TASK STATEMENT | Quote exactly and only this range of lines in the data below: the line that holds "United States, site lebec_CA-12." to the line that holds "common name: california ground squirrel", both included.

Data extracted from a collection |
↓↓↓

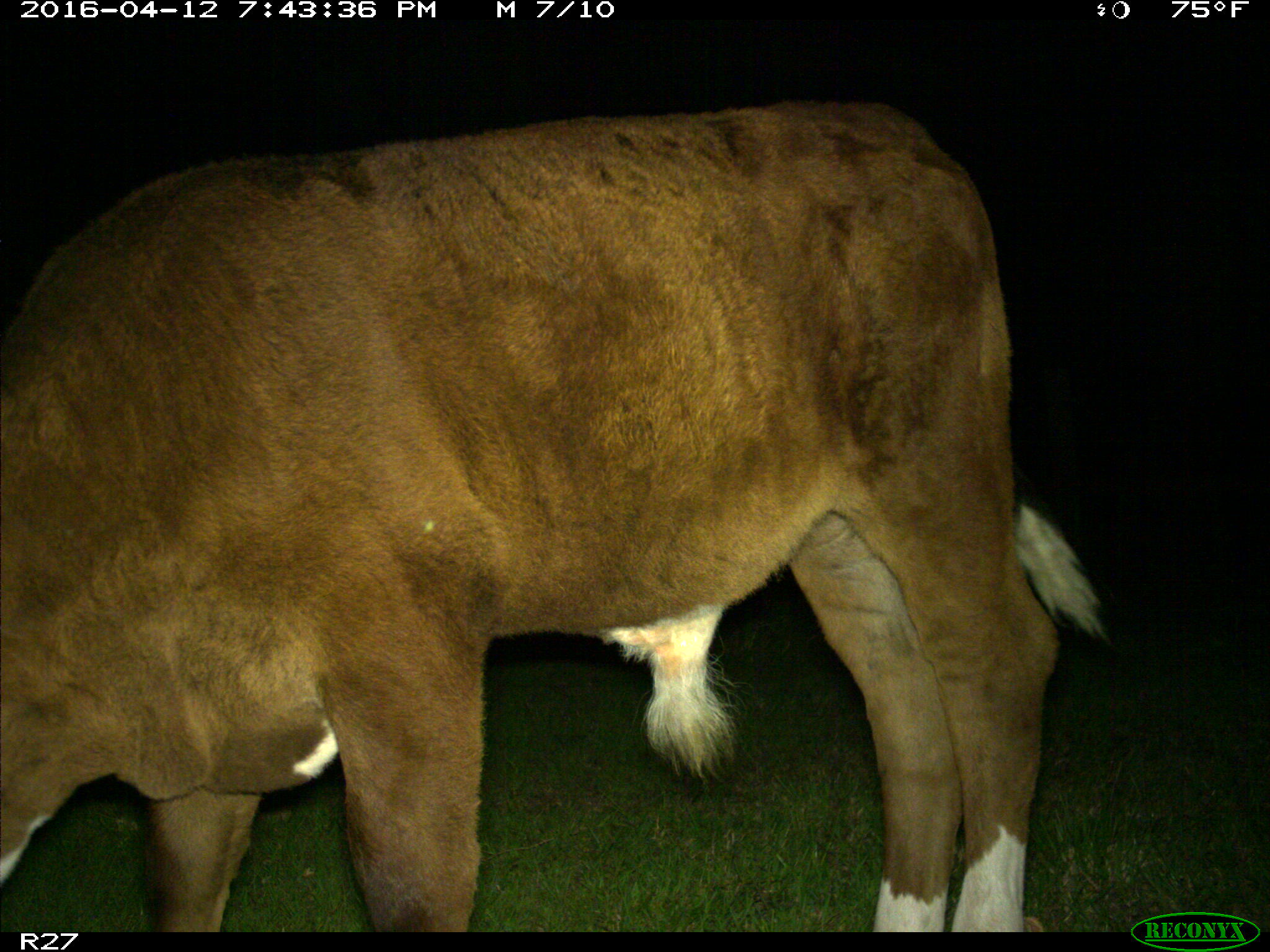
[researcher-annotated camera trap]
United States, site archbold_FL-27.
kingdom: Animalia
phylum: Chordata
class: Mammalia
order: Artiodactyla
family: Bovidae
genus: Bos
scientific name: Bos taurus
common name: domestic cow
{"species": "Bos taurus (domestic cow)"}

↑↑↑
↓↓↓

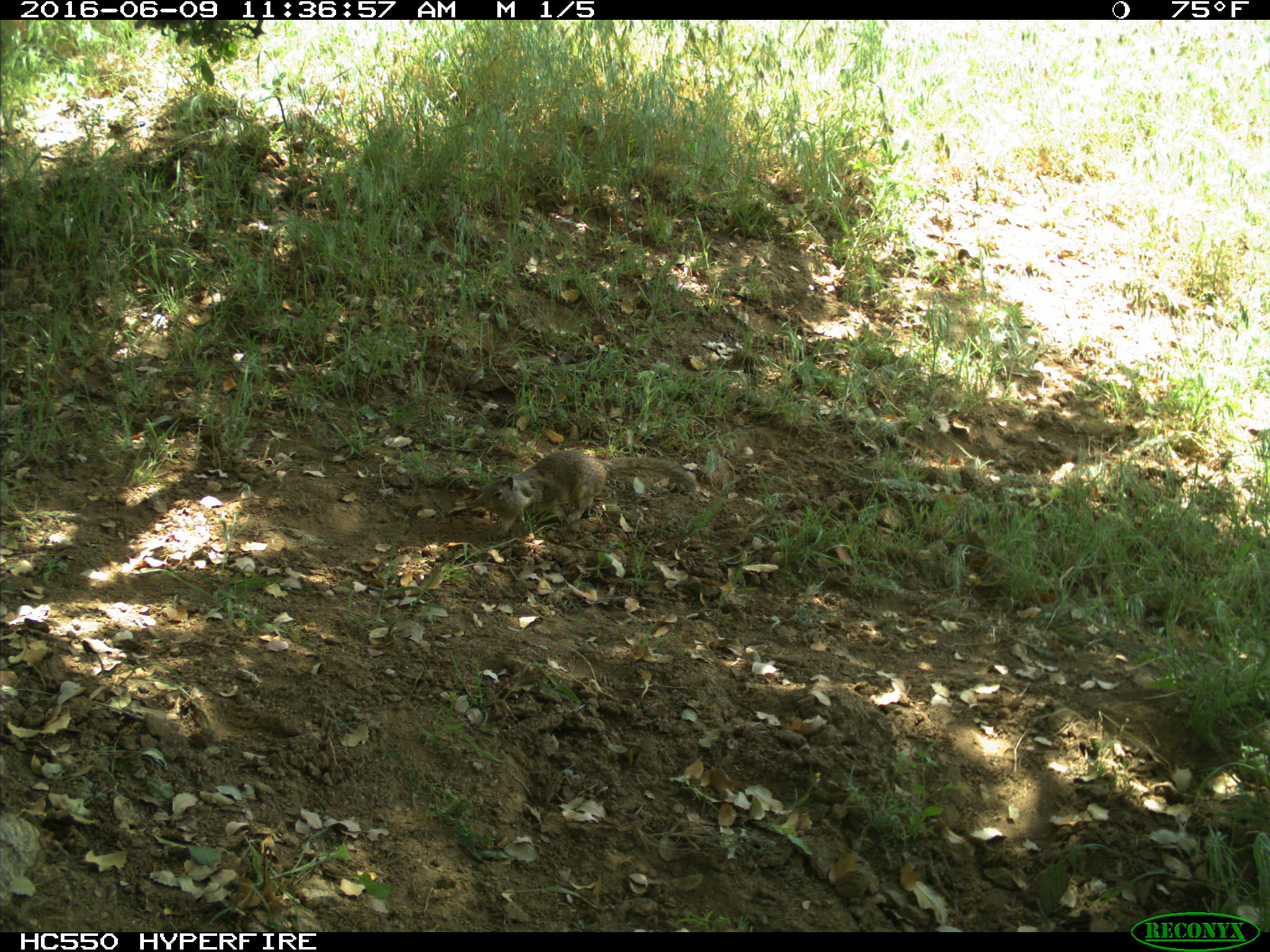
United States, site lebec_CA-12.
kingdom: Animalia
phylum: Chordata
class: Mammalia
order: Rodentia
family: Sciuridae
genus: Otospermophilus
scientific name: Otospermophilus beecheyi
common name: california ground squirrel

↑↑↑

OUTPUT OF THE EXERCISE |
United States, site lebec_CA-12.
kingdom: Animalia
phylum: Chordata
class: Mammalia
order: Rodentia
family: Sciuridae
genus: Otospermophilus
scientific name: Otospermophilus beecheyi
common name: california ground squirrel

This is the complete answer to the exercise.